Organic Livestock and climate change
What animals eat, how their feed is produced, where they are housed, and how their waste is managed all influence the impact on greenhouse gas emissions and the potential for contributing to or mitigating climate change. The National Organic Program requires ruminant livestock to spend more time in the pasture than conventional animals on high-density feedlots, and when they aren’t on pasture, they are required to eat a 100% organically produced diet. More time on pasture can help mitigate climate change, because pasturing ruminant animals helps store carbon in the soil, and growing feed without the use of synthetic nitrogen fertilizer is key in reducing greenhouse gas emissions and energy use. Some studies on organically raised animals have looked at this directly: a study out of Germany found that organic dairy cow rearing has fewer environmental impacts by using less energy and reducing nutrient runoff. While this study focused on dairy cows rather than beef cattle, the principals are similar.
Managed grazing sequesters carbon
Organically managed ruminant livestock are pasture-raised during the grazing season. Managed grazing is important for climate change, because well-managed pastures can improve soil quality and store carbon, which would otherwise contribute to climate change as CO2 in our atmosphere. This is especially true when livestock are incorporated into organic crop rotations, because the manure from animals can reduce reliance on synthetic nitrogen fertilizer, which is energy intensive to produce and releases CO2 into the atmosphere.
Organic meat production uses less energy-intensive inputs
Organic pastures grow year after year without the use of synthetic inputs like nitrogenous fertilizer. The benefits of organic pasture are especially clear when you compare them to conventional concentrated animal feeding operations that rely on conventional corn and soy, which use a lot of energy-intensive synthetic nitrogen.

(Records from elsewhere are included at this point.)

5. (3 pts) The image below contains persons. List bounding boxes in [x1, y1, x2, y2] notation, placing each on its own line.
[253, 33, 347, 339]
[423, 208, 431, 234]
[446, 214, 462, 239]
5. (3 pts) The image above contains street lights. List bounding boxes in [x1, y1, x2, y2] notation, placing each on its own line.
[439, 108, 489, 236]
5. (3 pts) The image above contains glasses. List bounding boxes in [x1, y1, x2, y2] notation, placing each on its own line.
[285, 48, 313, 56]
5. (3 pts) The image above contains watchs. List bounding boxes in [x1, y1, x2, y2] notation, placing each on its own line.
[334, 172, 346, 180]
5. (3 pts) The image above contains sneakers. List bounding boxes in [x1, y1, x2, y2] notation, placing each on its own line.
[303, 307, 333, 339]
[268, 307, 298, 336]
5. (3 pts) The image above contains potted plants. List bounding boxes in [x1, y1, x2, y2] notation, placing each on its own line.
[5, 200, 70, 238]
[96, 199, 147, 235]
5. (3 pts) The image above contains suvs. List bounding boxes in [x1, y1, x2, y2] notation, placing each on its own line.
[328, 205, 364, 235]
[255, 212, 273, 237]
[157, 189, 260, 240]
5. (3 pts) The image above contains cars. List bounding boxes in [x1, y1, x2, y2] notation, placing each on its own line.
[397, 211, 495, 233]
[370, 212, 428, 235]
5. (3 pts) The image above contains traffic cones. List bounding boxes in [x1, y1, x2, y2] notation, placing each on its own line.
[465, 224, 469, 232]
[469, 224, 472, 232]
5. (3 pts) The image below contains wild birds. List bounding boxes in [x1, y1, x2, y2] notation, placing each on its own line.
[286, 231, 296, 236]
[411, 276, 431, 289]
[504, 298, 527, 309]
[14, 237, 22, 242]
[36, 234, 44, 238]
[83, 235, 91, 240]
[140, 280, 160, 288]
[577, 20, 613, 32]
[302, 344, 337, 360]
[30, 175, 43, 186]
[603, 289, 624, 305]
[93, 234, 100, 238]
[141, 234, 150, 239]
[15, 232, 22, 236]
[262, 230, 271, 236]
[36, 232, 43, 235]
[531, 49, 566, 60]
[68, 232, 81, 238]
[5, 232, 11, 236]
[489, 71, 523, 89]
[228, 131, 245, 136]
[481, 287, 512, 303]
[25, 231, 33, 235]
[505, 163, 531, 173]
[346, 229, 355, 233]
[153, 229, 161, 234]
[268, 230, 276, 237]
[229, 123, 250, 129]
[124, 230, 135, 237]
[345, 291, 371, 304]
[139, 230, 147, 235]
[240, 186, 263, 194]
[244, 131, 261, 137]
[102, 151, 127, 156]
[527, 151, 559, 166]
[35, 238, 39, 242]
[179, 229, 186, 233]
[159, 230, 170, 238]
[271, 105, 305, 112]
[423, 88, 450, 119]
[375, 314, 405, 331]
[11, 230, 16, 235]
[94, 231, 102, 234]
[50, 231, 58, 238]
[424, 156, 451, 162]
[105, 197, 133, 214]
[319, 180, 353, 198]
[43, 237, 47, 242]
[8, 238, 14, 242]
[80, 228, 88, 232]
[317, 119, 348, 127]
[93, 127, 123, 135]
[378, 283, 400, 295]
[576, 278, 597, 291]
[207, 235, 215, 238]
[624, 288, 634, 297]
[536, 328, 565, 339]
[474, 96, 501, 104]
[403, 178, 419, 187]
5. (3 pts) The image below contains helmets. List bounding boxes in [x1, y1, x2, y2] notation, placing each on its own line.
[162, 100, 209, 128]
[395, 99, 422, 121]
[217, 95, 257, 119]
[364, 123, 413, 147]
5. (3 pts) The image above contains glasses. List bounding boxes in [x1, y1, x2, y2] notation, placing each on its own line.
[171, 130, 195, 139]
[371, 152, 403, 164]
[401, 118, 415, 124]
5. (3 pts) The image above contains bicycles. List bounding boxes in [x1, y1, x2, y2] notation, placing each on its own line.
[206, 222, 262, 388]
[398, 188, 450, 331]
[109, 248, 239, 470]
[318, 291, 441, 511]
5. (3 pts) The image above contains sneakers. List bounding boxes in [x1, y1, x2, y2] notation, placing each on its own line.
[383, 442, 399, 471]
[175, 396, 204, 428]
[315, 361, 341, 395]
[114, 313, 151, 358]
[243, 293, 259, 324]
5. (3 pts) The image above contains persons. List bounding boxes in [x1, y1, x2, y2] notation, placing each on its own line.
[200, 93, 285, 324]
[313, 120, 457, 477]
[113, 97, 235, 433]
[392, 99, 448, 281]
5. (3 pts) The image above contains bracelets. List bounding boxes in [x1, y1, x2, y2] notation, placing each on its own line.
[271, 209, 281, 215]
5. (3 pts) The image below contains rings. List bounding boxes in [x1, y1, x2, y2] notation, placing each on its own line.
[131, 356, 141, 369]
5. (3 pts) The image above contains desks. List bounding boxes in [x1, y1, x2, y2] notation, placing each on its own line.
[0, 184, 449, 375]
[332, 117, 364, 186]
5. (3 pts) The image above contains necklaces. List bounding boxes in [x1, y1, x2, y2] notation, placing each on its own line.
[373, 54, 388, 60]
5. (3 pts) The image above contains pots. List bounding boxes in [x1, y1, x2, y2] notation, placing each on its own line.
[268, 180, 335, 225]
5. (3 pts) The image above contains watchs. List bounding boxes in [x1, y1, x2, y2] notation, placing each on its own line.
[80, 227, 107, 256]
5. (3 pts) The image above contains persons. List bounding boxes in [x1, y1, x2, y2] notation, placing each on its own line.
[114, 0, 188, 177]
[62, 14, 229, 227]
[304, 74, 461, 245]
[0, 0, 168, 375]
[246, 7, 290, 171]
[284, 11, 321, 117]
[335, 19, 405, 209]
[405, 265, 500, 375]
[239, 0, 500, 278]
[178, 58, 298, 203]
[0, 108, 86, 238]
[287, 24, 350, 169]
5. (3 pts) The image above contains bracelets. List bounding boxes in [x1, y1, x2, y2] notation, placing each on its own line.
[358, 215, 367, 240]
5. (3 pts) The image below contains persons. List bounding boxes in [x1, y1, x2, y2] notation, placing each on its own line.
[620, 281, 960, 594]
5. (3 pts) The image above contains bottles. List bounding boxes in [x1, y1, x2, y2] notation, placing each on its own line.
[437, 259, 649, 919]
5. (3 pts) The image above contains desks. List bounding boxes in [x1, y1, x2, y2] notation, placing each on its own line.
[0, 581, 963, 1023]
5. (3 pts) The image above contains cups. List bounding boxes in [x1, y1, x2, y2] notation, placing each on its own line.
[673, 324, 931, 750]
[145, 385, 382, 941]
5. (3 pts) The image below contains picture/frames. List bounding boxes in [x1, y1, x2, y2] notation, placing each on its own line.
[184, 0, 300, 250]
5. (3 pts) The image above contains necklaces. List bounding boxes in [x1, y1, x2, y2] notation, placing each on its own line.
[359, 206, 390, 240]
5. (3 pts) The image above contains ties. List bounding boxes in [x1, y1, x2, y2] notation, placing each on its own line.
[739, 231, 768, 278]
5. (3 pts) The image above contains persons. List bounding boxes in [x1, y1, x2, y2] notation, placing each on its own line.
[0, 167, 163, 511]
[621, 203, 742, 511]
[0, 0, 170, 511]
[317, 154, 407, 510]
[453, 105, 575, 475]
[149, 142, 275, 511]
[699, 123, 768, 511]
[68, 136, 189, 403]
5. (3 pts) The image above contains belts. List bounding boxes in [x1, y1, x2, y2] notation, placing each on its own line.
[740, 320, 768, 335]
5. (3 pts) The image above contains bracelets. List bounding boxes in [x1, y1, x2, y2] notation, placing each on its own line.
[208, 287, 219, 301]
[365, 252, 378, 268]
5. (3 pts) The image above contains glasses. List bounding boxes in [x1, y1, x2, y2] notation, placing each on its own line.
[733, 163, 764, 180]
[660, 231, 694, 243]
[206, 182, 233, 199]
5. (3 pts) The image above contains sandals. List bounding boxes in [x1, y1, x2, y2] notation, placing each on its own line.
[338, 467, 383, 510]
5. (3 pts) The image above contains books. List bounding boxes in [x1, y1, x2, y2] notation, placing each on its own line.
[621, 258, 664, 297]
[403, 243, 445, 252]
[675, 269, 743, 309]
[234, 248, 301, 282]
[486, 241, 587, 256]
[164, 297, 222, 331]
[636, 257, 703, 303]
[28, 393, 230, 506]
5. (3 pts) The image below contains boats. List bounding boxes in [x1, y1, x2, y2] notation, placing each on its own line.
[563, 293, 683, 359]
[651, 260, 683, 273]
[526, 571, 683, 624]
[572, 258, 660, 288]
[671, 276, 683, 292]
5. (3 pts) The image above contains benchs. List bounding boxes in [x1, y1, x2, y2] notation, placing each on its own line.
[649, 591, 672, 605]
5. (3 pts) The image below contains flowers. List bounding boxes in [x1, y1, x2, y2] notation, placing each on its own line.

Livestock production that relies less on grain-based feed and more on pasture, has the potential to use less energy and emit fewer greenhouse gases, according to the German dairy study mentioned above. Organic livestock are required to spend time outdoors and organic ruminants (e.g. cows and sheep) require a minimum of 120 days on pasture. On the other hand, there are no minimum requirements for non-organic production. Additionally, organic grains used for feed in organic meat production don’t use energy-intensive synthetic nitrogen. Instead, they rely on nitrogen-fixing cover crops, and recycle waste from other production operations in the form of manure and compost. Since organic grain production does not use synthetic fertilizer, it removes a large emission element from organic meat operations.